Par Eytan Fox - publié le 03 juillet 2007 à 00h00 ,
MAJ le 24 septembre 2009 à 19h00 - 6 commentaire(s)
Parallèlement à l’interview, le réalisateur Eytan Fox (The Bubble) a gentiment accepté de divulguer les dix films (ou presque) qui ont marqué son parcours de cinéphile. La classe ? La classe.


The Stolen Children, de Gianni Amelio
«C’est un film italien remarquable et méconnu qui a remporté de nombreux prix, notamment au festival de Cannes. C’est peut-être mon préféré de tous les temps. Je n’ai rien à redire : tout est parfait.»


Chantons sous la pluie, de Stanley Donen
«J’adorerais réaliser une comédie musicale. En Israël, ce serait délicat d’en faire une, vu l’énergie et les moyens que ça réclamerait. Mais peut-être un jour, si jamais j’ai l’occasion de travailler avec des producteurs américains…»


My own private Idaho, de Gus Van Sant
"Je ne sais pas si son cinéma a constitué une influence sur le mien. Mais il m’arrive souvent de revoir les films qu’il a réalisés dans cette période."

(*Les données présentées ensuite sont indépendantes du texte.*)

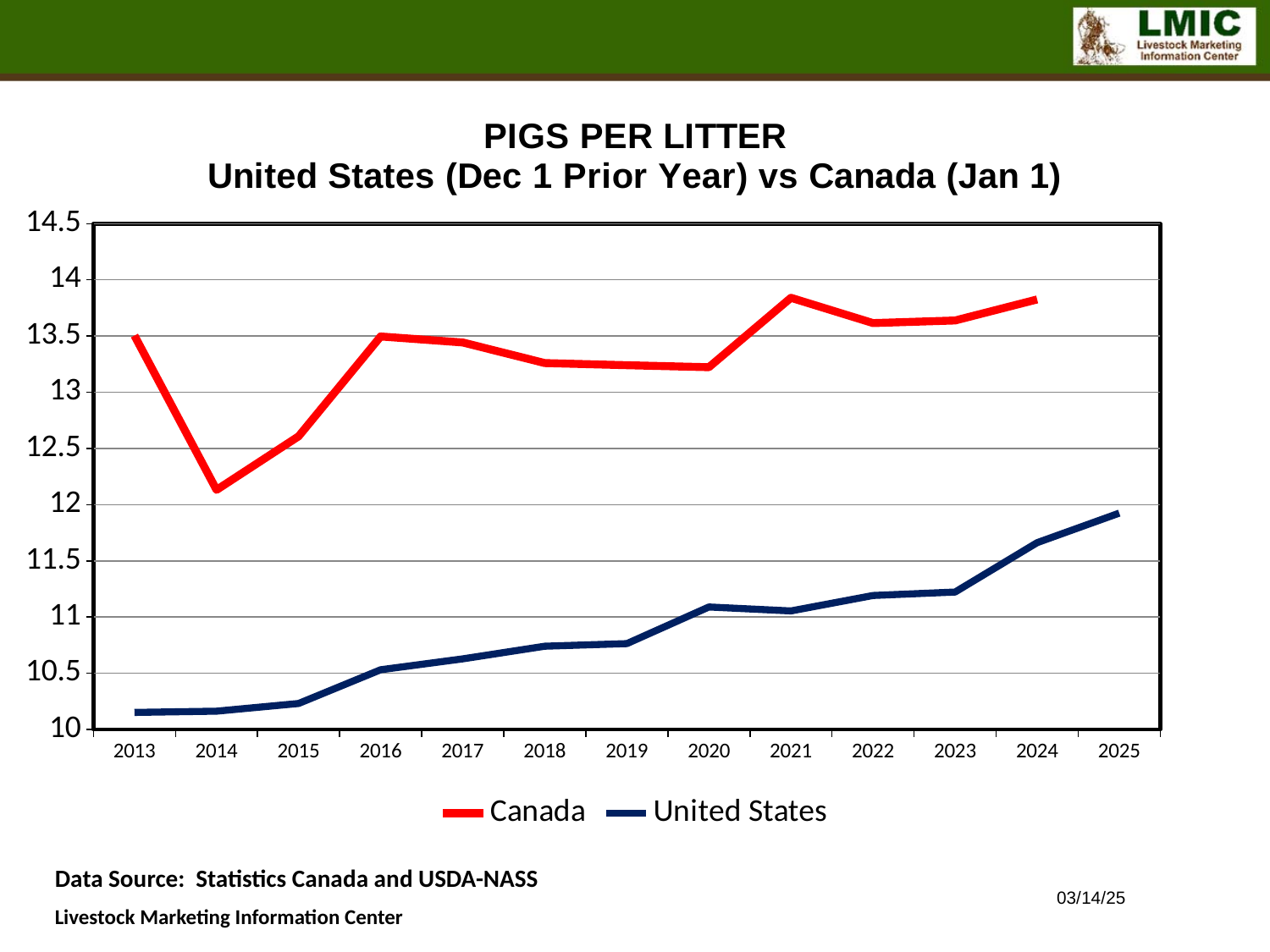
Is the Canada value for 2014 greater or less than 12.5? less In which year is the Canada value lowest? 2014 Is the Canada value for 2021 greater or less than 13.5? greater How many years are labeled on the x axis? 13 Is the United States value for 2025 greater or less than 12? less What is the title of the chart? PIGS PER LITTER United States (Dec 1 Prior Year) vs Canada (Jan 1) In which year is the United States value highest? 2025 What kind of chart is shown on the slide? Line chart Which series is drawn in red? Canada Does the United States series generally rise or fall from 2013 to 2025? rise Which is larger in 2020, the Canada value or the United States value? Canada How many series does the legend list? 2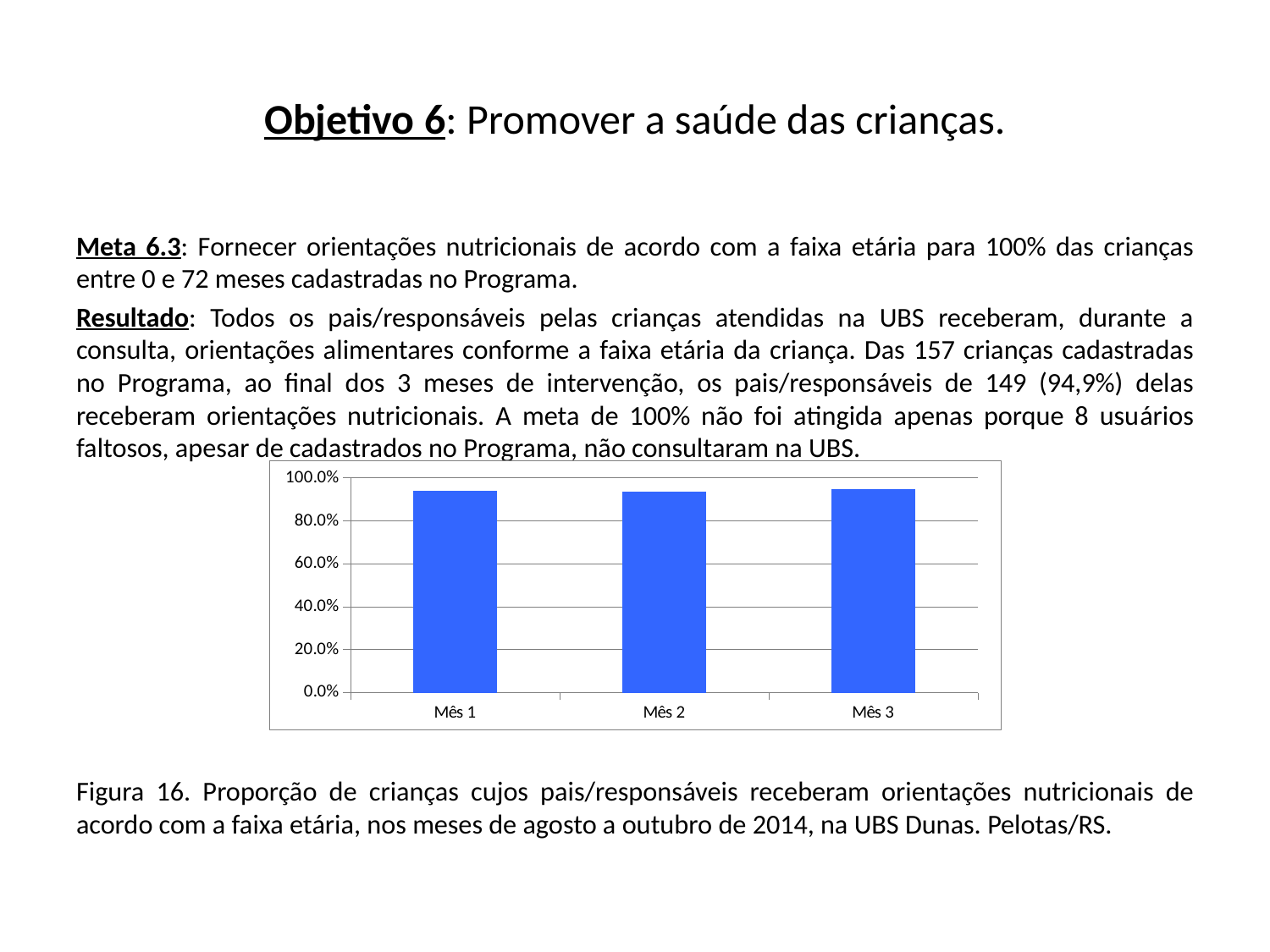
Is the value for Mês 2 greater or less than 100.0%? less Is the value for Mês 1 greater or less than 100.0%? less Is the value for Mês 3 greater or less than 60.0%? greater What is the highest tick value shown on the y axis? 100.0% What kind of chart is shown on the slide? bar chart How many categories (bars) are plotted on the chart? 3 What is the label of the first category on the x axis? Mês 1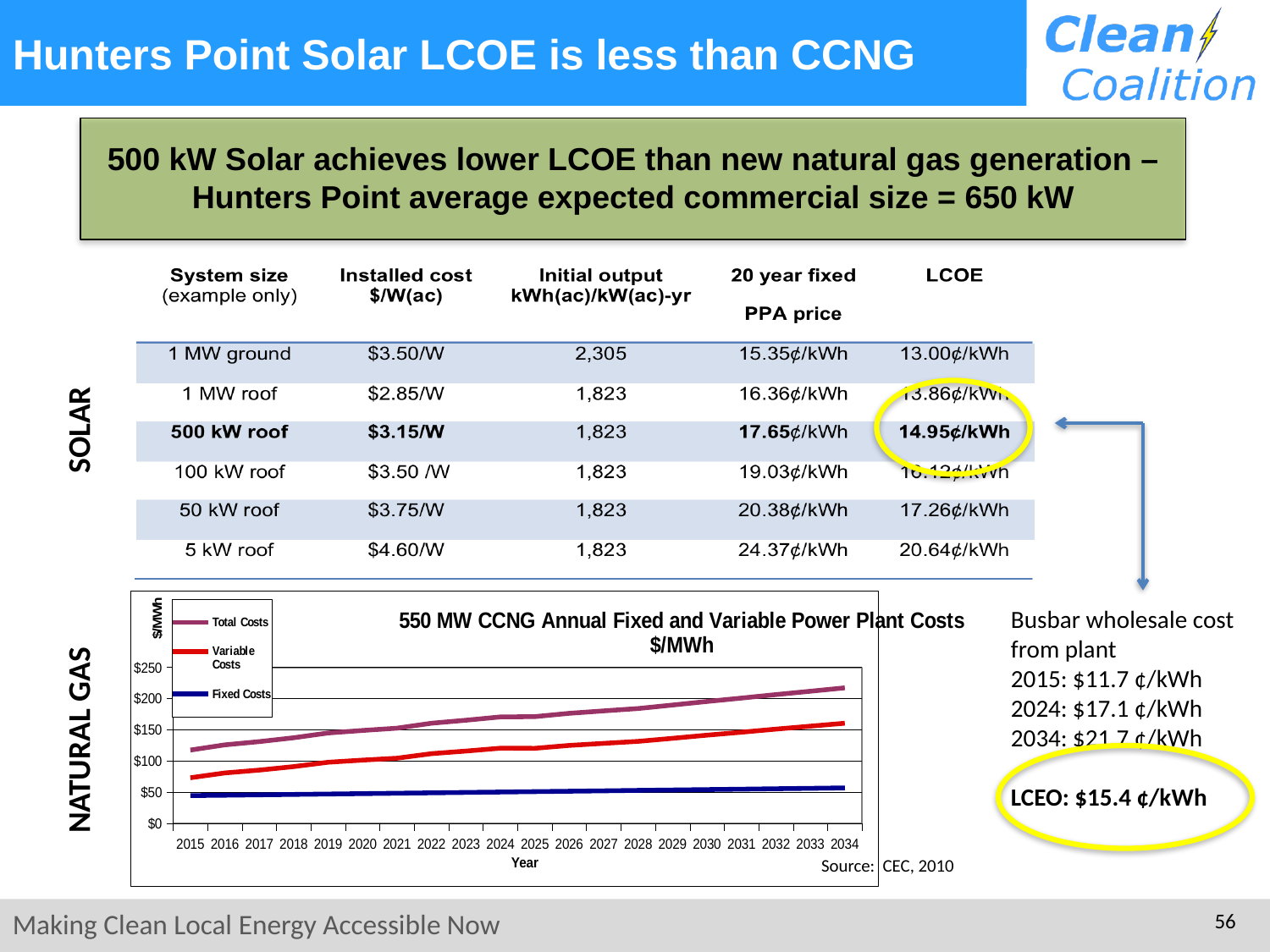
Do the Total Costs in the line chart rise or fall from 2015 to 2034? rise How many years are shown along the x axis of the line chart? 20 Is the Variable Costs value for 2015 in the line chart greater or less than $100? less What is the title of the line chart? 550 MW CCNG Annual Fixed and Variable Power Plant Costs $/MWh How many series does the legend of the line chart list? 3 In the line chart, which series has the lowest values across all years? Fixed Costs What kind of chart is shown in the Natural Gas section of the slide? line chart Is the Total Costs value for 2034 in the line chart greater or less than $200? greater Which year is the first on the x axis of the line chart? 2015 Is the Fixed Costs value for 2034 in the line chart greater or less than $100? less Which year is the last on the x axis of the line chart? 2034 What are the three series named in the legend of the line chart? Total Costs, Variable Costs, Fixed Costs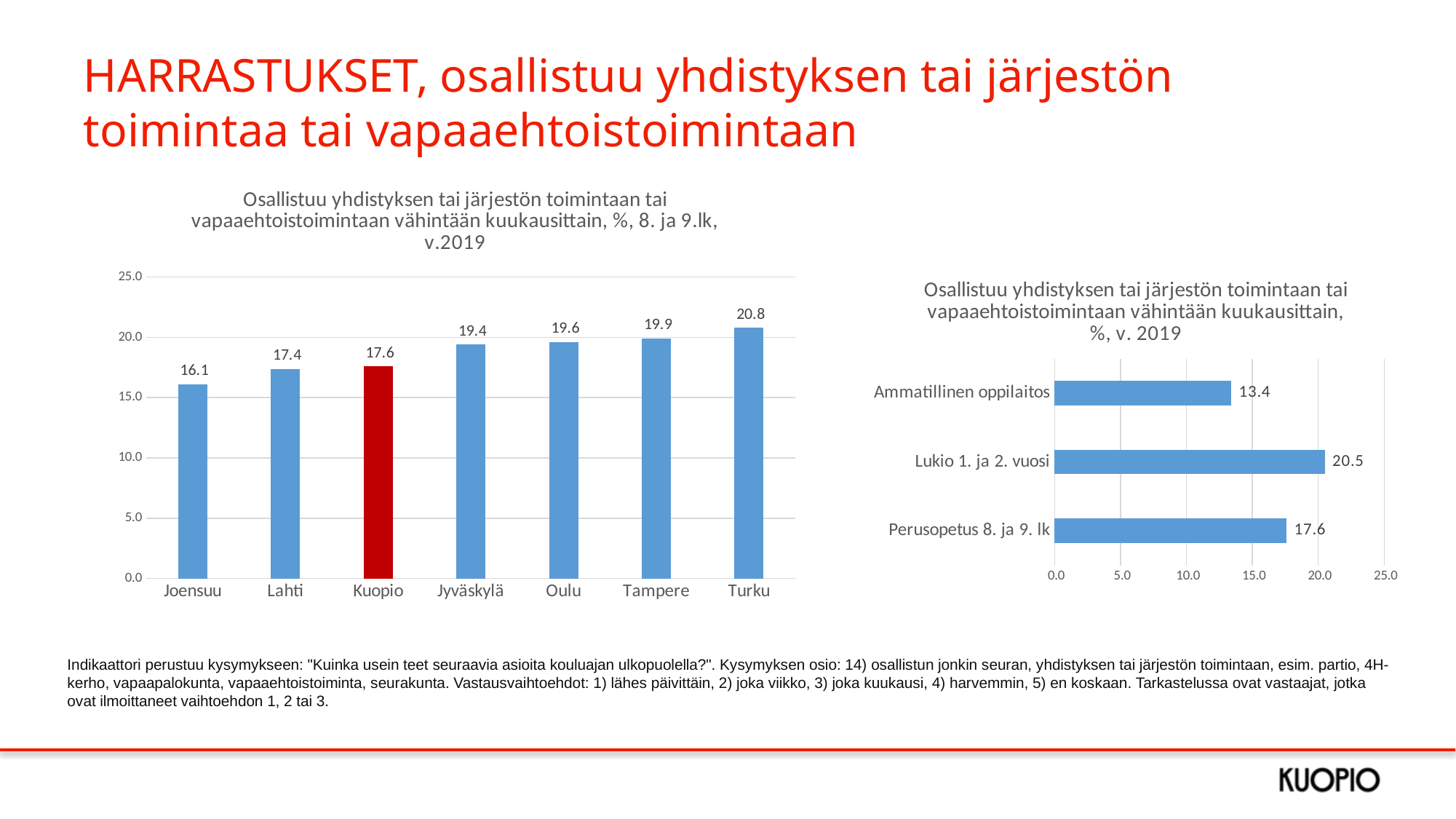
In the right chart (by school level), what is the difference between Lukio 1. ja 2. vuosi and Ammatillinen oppilaitos? 7.1 In the left chart (8. ja 9.lk by city), what is the value for Tampere? 19.9 In the left chart (8. ja 9.lk by city), how many cities are shown? 7 In the right chart (by school level), which category has the lowest value? Ammatillinen oppilaitos In the left chart (8. ja 9.lk by city), which city has the lowest value? Joensuu What kind of chart is the right chart (by school level)? Bar chart In the left chart (8. ja 9.lk by city), which city has the highest value? Turku In the left chart (8. ja 9.lk by city), which is larger, the value for Lahti or the value for Oulu? Oulu In the left chart (8. ja 9.lk by city), what is the difference between Turku and Joensuu? 4.7 In the right chart (by school level), what is the value for Lukio 1. ja 2. vuosi? 20.5 In the left chart (8. ja 9.lk by city), which bar is coloured red instead of blue? Kuopio In the left chart (8. ja 9.lk by city), what is the value for Kuopio? 17.6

Voyage au bout de l’enfer, de Michael Cimino / Apocalypse Now, de Francis Ford Coppola / Full Metal Jacket, de Stanley Kubrick
«Les films sur la guerre me passionnent. Sans doute parce que cela fait partie de mon quotidien. Les films de guerre américains m’ont souvent plus affecté que les autres.»


Manhattan / Hannah et ses sœurs / La rose pourpre du Caire, de Woody Allen
«Je ne peux pas faire de liste sans évoquer mon amour du cinéma de Woody Allen. Mais ces trois films-ci ont avec le temps tissé un lien affectif très fort avec moi.»


Nashville, de Robert Altman
«Je l’ai découvert à l’âge de 17 ans alors que je n’étais qu’un rat de cinémathèque. Je me rappelle avoir trouvé le film si complexe sur l’Amérique et les gens qui y vivent que je voulais à tout prix faire la même chose en Israël. A ce moment-là, je me serai dit que j’aurais fait le film de ma vie et que je pourrais rester en paix. Peu importe le métier qu’on fasse finalement : on essaye tous de comprendre la réalité du monde qui nous entoure et éventuellement le contrôler.»


Y tu mama tambien, de Alfonso Cuaron / American Beauty, de Sam Mendes
«Dans les films plus récents, je citerai ces deux-là. Je me souviens avoir été très marqué par les performances des acteurs et leur capacité à retranscrire des sentiments qu’on a tous vécus mais qu’on cache par pudeur».